━━ RECORDED DATA ━━

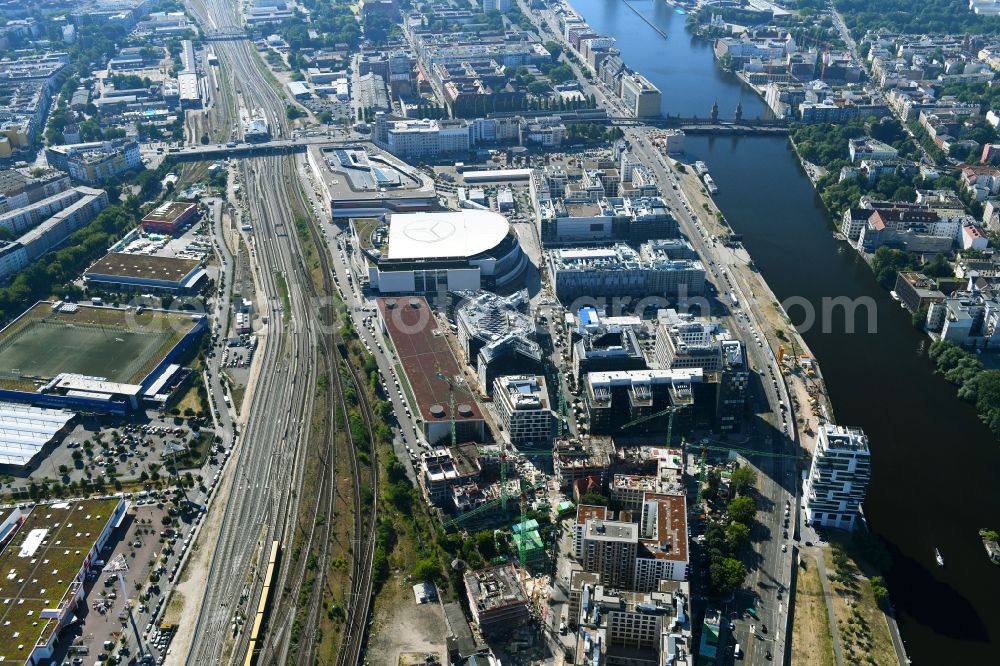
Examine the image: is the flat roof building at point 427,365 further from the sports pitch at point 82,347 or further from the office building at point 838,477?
the office building at point 838,477

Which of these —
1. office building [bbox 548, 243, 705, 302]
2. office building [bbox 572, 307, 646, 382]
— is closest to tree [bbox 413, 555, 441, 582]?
office building [bbox 572, 307, 646, 382]

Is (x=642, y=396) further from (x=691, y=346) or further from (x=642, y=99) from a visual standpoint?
(x=642, y=99)

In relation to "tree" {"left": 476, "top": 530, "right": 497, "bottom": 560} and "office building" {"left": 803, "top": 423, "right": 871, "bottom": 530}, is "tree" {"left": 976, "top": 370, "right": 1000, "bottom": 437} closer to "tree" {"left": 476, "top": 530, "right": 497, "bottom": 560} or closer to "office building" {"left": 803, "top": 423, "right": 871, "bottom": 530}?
"office building" {"left": 803, "top": 423, "right": 871, "bottom": 530}

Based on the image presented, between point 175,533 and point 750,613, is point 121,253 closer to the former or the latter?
point 175,533

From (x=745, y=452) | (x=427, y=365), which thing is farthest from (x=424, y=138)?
(x=745, y=452)

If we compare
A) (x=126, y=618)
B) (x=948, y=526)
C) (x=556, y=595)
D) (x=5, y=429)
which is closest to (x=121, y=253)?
(x=5, y=429)
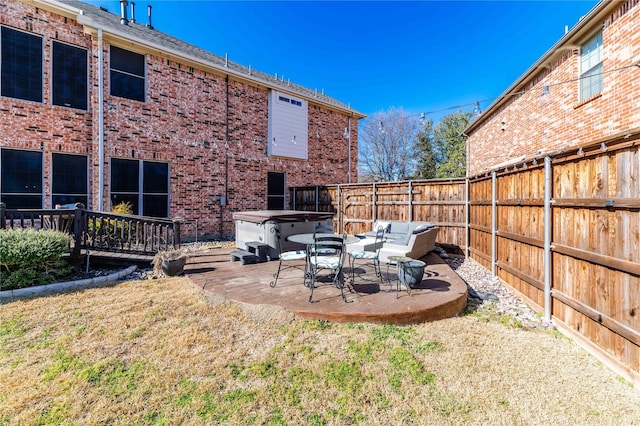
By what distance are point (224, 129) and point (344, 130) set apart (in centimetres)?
703

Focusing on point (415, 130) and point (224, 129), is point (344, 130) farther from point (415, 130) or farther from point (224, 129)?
point (415, 130)

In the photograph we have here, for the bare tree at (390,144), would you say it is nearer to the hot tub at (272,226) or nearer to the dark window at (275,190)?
the dark window at (275,190)

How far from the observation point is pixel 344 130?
16500mm

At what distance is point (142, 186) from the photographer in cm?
1008

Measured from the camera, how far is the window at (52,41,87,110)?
28.6 ft

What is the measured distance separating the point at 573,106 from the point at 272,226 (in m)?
7.64

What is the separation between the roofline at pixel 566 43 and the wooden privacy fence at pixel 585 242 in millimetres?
3839

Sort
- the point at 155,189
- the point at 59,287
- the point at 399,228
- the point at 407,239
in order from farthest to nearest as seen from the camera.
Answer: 1. the point at 155,189
2. the point at 399,228
3. the point at 407,239
4. the point at 59,287

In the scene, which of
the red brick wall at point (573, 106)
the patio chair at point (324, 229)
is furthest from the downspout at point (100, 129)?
the red brick wall at point (573, 106)

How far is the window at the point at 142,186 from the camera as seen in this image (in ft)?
31.4

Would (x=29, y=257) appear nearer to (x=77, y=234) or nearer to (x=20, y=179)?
(x=77, y=234)

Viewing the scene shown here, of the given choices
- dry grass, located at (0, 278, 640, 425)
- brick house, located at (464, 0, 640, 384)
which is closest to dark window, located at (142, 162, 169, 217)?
dry grass, located at (0, 278, 640, 425)

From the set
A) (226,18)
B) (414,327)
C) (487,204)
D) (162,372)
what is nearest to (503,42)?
(487,204)

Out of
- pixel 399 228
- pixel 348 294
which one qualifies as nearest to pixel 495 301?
pixel 348 294
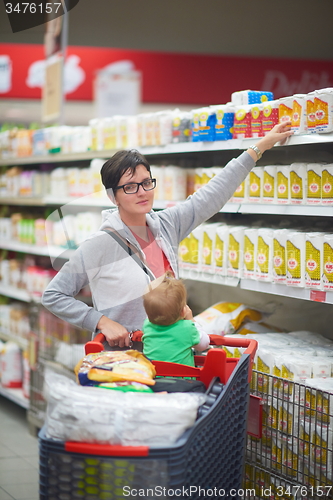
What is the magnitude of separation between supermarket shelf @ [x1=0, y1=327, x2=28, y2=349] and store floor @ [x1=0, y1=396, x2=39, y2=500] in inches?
23.1

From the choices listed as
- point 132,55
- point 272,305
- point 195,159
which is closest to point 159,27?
point 132,55

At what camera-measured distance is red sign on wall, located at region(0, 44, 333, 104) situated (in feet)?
29.0

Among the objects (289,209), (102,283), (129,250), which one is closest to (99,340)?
(102,283)

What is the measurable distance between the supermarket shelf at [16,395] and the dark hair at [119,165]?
322 cm

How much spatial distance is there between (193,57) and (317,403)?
7.47 metres

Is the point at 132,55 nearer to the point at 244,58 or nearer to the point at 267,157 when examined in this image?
the point at 244,58

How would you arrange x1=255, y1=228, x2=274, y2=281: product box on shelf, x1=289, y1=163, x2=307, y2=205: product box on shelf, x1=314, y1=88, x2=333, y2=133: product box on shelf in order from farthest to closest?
x1=255, y1=228, x2=274, y2=281: product box on shelf
x1=289, y1=163, x2=307, y2=205: product box on shelf
x1=314, y1=88, x2=333, y2=133: product box on shelf

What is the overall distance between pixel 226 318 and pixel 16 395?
2.82 m

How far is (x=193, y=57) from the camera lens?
8945mm

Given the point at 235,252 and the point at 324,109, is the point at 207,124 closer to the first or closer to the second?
the point at 235,252

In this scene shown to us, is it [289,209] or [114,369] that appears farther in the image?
[289,209]

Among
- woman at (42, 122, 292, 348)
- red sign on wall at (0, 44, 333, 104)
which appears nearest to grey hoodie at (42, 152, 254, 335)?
woman at (42, 122, 292, 348)

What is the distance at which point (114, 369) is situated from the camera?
1.75 metres

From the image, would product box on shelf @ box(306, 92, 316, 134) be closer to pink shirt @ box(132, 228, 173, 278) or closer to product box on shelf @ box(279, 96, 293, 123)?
product box on shelf @ box(279, 96, 293, 123)
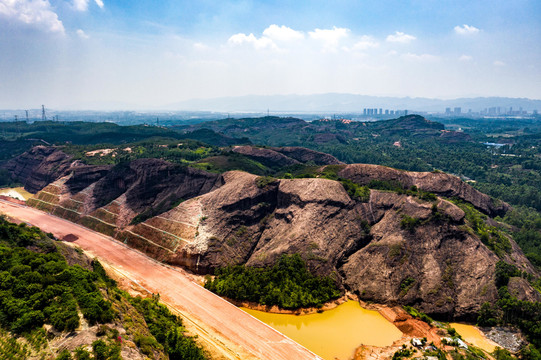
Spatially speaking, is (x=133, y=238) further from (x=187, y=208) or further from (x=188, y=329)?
(x=188, y=329)

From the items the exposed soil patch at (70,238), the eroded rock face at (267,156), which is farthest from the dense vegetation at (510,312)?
the eroded rock face at (267,156)

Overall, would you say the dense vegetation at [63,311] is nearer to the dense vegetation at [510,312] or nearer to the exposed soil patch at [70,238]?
the exposed soil patch at [70,238]

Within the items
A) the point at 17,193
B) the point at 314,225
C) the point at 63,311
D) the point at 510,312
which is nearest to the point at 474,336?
the point at 510,312

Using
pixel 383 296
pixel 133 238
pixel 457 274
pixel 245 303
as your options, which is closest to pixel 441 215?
pixel 457 274

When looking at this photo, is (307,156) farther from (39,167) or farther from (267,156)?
(39,167)

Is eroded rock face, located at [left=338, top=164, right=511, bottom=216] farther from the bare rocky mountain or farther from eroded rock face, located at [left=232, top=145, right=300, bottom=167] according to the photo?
eroded rock face, located at [left=232, top=145, right=300, bottom=167]

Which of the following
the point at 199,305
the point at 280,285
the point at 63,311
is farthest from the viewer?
the point at 280,285

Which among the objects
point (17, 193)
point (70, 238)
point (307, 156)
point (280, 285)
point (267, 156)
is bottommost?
point (280, 285)
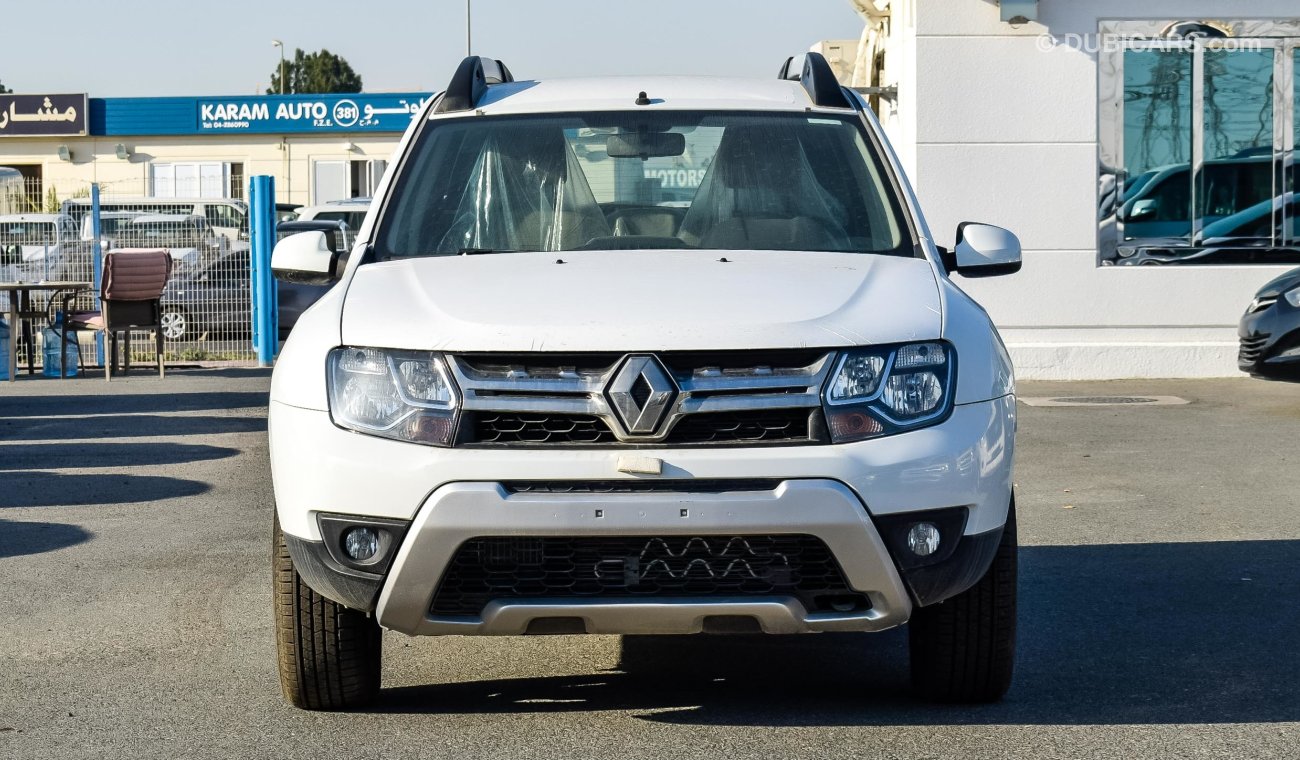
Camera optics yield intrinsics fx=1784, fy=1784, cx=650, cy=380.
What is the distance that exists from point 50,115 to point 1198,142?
1527 inches

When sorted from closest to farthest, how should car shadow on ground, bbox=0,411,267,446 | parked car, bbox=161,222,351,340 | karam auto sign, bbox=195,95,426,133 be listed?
car shadow on ground, bbox=0,411,267,446 → parked car, bbox=161,222,351,340 → karam auto sign, bbox=195,95,426,133

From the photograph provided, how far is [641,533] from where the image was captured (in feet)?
13.5

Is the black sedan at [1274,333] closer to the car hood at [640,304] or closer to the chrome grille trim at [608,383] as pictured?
the car hood at [640,304]

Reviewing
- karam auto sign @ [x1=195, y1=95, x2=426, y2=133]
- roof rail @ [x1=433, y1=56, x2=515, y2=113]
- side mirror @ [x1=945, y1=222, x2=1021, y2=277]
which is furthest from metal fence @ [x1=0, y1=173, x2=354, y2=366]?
karam auto sign @ [x1=195, y1=95, x2=426, y2=133]

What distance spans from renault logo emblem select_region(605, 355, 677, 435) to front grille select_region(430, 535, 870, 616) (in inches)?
10.7

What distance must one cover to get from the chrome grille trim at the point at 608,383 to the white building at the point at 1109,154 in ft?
38.5

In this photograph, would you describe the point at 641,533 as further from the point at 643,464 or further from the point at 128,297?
the point at 128,297

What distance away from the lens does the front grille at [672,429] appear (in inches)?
165

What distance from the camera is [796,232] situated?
208 inches

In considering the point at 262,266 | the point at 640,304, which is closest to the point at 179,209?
the point at 262,266

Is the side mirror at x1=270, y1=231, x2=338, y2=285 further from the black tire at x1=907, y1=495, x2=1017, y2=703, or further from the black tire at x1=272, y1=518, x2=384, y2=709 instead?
the black tire at x1=907, y1=495, x2=1017, y2=703

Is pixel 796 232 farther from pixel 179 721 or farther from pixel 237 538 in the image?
pixel 237 538

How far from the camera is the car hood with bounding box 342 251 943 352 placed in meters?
4.20

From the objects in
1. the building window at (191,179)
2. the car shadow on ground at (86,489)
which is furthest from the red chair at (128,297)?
the building window at (191,179)
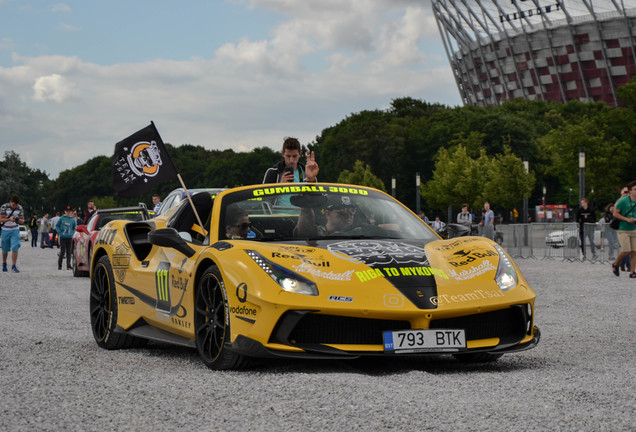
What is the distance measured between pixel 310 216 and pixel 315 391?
6.84ft

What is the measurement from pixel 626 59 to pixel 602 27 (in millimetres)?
4227

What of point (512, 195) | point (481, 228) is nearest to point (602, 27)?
point (512, 195)

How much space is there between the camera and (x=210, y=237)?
6902 millimetres

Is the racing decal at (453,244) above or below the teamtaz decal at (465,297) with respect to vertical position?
above

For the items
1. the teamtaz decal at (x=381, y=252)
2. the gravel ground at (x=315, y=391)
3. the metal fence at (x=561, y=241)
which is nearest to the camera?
the gravel ground at (x=315, y=391)

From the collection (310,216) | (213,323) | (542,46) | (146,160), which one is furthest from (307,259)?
(542,46)

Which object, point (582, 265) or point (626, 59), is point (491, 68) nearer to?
point (626, 59)

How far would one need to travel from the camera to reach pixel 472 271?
634 centimetres

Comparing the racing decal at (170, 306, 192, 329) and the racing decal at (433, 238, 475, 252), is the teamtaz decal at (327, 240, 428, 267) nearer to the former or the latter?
the racing decal at (433, 238, 475, 252)

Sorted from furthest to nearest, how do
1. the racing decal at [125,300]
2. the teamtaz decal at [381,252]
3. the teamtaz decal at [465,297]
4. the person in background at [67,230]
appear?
the person in background at [67,230], the racing decal at [125,300], the teamtaz decal at [381,252], the teamtaz decal at [465,297]

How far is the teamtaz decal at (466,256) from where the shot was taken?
6422 millimetres

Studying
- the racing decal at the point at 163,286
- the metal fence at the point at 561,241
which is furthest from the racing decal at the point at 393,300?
the metal fence at the point at 561,241

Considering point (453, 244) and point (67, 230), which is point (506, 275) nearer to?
point (453, 244)

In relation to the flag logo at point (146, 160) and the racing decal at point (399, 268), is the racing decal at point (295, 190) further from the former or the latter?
the flag logo at point (146, 160)
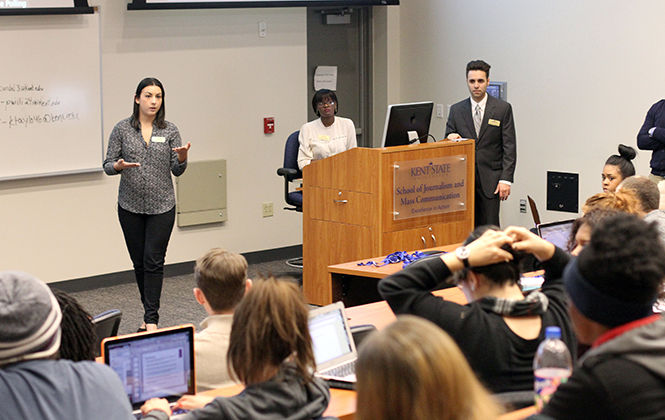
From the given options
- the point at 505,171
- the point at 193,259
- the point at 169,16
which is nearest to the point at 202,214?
the point at 193,259

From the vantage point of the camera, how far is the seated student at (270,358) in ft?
7.20

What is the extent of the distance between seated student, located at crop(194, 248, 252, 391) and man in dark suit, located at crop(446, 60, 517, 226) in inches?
150

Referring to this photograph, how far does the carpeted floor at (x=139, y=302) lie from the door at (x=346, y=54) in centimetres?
213

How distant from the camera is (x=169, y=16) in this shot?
7395 millimetres

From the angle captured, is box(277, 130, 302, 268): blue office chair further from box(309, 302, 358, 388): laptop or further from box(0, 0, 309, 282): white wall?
box(309, 302, 358, 388): laptop

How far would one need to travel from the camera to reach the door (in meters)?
8.73

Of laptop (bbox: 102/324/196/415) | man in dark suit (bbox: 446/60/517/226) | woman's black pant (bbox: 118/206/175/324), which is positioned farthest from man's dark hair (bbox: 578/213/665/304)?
man in dark suit (bbox: 446/60/517/226)

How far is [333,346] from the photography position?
3139mm

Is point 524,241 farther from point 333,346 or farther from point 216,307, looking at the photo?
point 216,307

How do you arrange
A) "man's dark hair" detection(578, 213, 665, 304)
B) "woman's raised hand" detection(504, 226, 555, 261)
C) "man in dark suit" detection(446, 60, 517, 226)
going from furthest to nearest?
"man in dark suit" detection(446, 60, 517, 226), "woman's raised hand" detection(504, 226, 555, 261), "man's dark hair" detection(578, 213, 665, 304)

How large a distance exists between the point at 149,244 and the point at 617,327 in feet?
14.0

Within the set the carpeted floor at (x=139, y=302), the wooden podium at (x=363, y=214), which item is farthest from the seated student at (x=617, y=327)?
the carpeted floor at (x=139, y=302)

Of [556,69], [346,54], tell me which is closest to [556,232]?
[556,69]

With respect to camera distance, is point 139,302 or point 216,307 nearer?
point 216,307
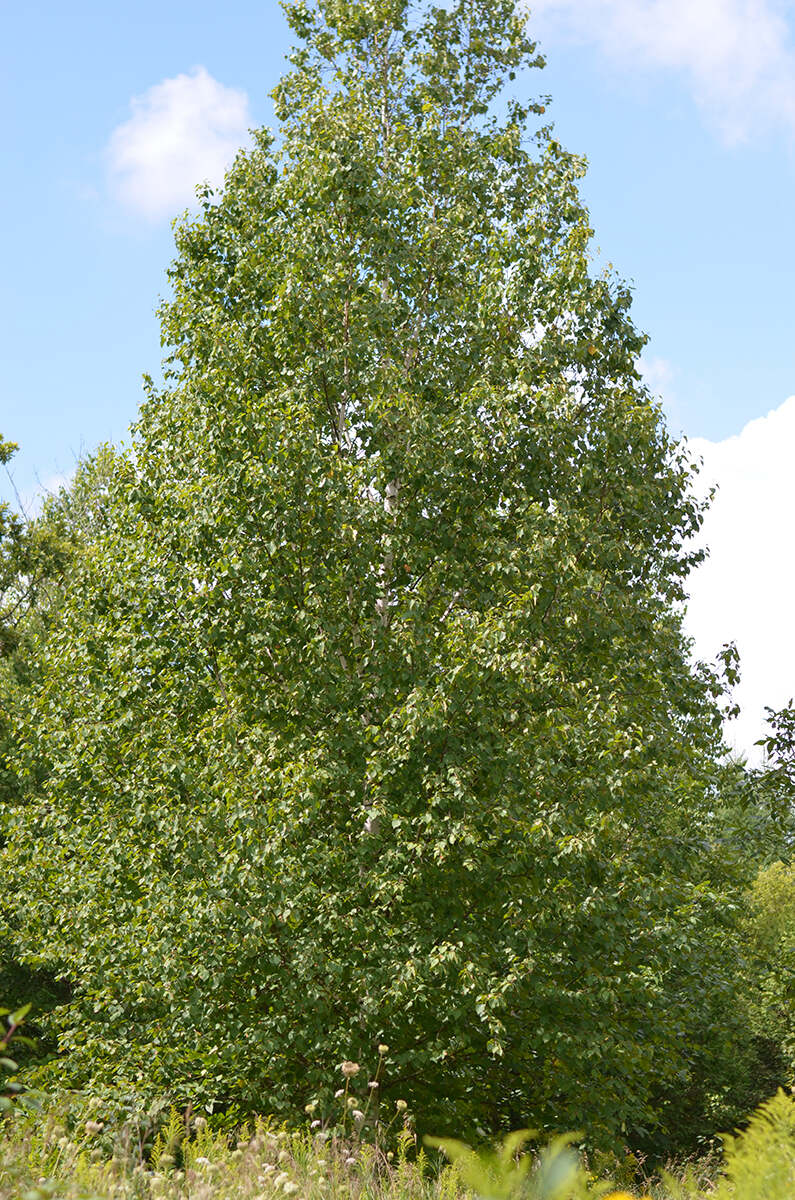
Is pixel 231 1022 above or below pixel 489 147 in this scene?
below

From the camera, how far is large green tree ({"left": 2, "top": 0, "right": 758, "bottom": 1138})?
9992 mm

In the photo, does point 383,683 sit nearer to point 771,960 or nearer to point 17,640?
point 17,640

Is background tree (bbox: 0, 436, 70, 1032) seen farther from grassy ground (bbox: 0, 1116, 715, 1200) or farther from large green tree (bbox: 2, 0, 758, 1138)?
grassy ground (bbox: 0, 1116, 715, 1200)

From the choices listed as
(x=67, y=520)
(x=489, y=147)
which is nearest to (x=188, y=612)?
(x=489, y=147)

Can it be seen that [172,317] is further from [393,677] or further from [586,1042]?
[586,1042]

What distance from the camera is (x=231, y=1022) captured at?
10016 mm

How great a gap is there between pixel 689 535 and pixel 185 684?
20.5 ft

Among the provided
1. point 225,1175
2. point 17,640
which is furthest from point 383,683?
point 17,640

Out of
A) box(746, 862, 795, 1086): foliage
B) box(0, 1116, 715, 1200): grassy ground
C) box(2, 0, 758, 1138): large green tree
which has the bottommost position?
box(746, 862, 795, 1086): foliage

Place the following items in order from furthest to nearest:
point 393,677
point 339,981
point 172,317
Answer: point 172,317
point 393,677
point 339,981

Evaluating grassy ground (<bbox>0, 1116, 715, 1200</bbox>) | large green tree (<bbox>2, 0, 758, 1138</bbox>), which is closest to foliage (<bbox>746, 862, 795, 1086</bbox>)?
large green tree (<bbox>2, 0, 758, 1138</bbox>)

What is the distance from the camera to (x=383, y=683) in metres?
10.7

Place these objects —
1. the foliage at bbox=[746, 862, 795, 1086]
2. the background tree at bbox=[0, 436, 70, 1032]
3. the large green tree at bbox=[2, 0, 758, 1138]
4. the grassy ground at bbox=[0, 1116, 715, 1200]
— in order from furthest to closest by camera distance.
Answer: the foliage at bbox=[746, 862, 795, 1086]
the background tree at bbox=[0, 436, 70, 1032]
the large green tree at bbox=[2, 0, 758, 1138]
the grassy ground at bbox=[0, 1116, 715, 1200]

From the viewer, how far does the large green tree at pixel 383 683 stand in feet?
32.8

━━━

Copy out the lines of the listing above, from the line with "What distance from the camera is [796,232]" to the line with "634 centimetres", both included, and leave the pictures out.

What distance from the camera is [796,232] situated?
208 inches

In considering the point at 262,266 | the point at 640,304, which is closest to the point at 179,209?
the point at 262,266

Is the side mirror at x1=270, y1=231, x2=338, y2=285 further from the black tire at x1=907, y1=495, x2=1017, y2=703, or further from the black tire at x1=272, y1=518, x2=384, y2=709 instead?
the black tire at x1=907, y1=495, x2=1017, y2=703

Is pixel 796 232 farther from pixel 179 721 or farther from pixel 237 538 in the image?
pixel 237 538

How far from the camera is the car hood with bounding box 342 251 943 352 placed in meters?
4.20

From the objects in
1. the building window at (191,179)
2. the car shadow on ground at (86,489)
which is furthest from the red chair at (128,297)?
the building window at (191,179)
What is the distance measured between pixel 310 216 and pixel 315 391?
6.84ft

What is the measurement from pixel 626 59 to pixel 602 27 (in millimetres)?
4227

What of point (512, 195) | point (481, 228) is nearest to point (602, 27)?
point (512, 195)

How much space is there between the camera and (x=210, y=237)?
6902 millimetres

Is the racing decal at (453,244) above or below the teamtaz decal at (465,297) with respect to vertical position?
above

For the items
1. the teamtaz decal at (x=381, y=252)
2. the gravel ground at (x=315, y=391)
3. the metal fence at (x=561, y=241)
which is nearest to the camera?
the gravel ground at (x=315, y=391)

From the collection (310,216) | (213,323) | (542,46) | (146,160), which one is furthest from (307,259)?
(542,46)

Which object, point (582, 265) or point (626, 59), is point (491, 68) nearer to?
point (626, 59)

How far would one need to travel from the camera to reach pixel 472 271?
634 centimetres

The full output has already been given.